Au Mali, des tribunaux se déclarent incompétents sur la dissolution des partis politiques

La justice civile rejette la plainte de plusieurs requérants dont des hommes politiques qui contestent la décision prise le 13 mai dernier de dissoudre tous les 300 partis politiques que compte le pays.

Les requérants affirment vouloir poursuivre le combat pour l’annulation de la décision de la junte de dissoudre les formations politiques.

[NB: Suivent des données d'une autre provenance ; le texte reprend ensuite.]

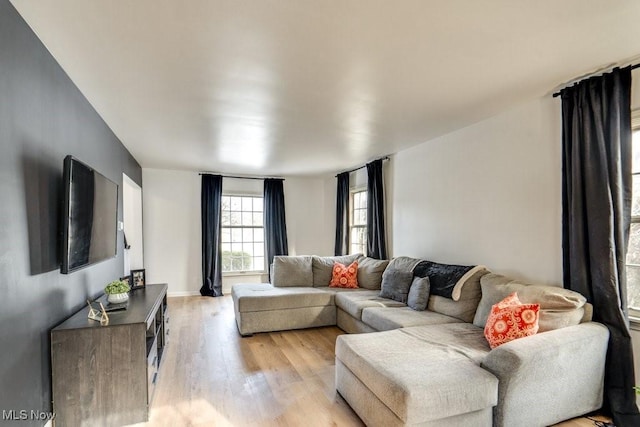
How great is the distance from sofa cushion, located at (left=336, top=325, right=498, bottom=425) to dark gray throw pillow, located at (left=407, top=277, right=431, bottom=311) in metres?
1.04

« La suspension des effets d’un acte administratif revient sans ambages à suspendre l’acte lui-même », écrit la présidente du tribunal de la commune III de Bamako, à savoir le décret portant dissolution des partis politiques. Elle et ses homologues des tribunaux des communes IV et V se déclarent donc « incompétents », renvoient vers la Cour suprême et refusent de statuer.

 

« Nos droits sont piétinés »

 

« Ils se mettent à l’abri, ils bottent en touche », réagit l’un des avocats de la dizaine de personnalités politiques maliennes à l’origine de ces procédures. « Nous ne leur demandions pas d’examiner une loi, nous voulions qu’ils constatent que nos droits civiques et politiques sont piétinés, poursuit l’avocat, mais on ne va pas lâcher, on va faire appel ». Trois autres tribunaux de grande instance de Bamako n’ont pas encore transmis leur réponse qui devrait, sauf surprise, suivre la même ligne.

 

Cour constitutionnelle

Mais les personnalités politiques maliennes, agissant en leur nom propre puisque toute activité des partis dissous est interdite, avaient également saisi la section administrative de la Cour suprême. « Elle pourra difficilement éviter de solliciter l’avis de la Cour constitutionnelle », veut croire l’un des avocats à l’œuvre, qui rappelle ici l’objectif de ces procédures coordonnées : amener la Justice malienne à se prononcer sur le décret de dissolution qui, selon les requérants, viole la Constitution adoptée par les autorités de transition elles-mêmes, il y a deux ans. « Ces procédures ne nous empêchent pas d’organiser, pour la suite, d’autres formes de lutte », prévient encore l’une des figures du mouvement pro-démocratie.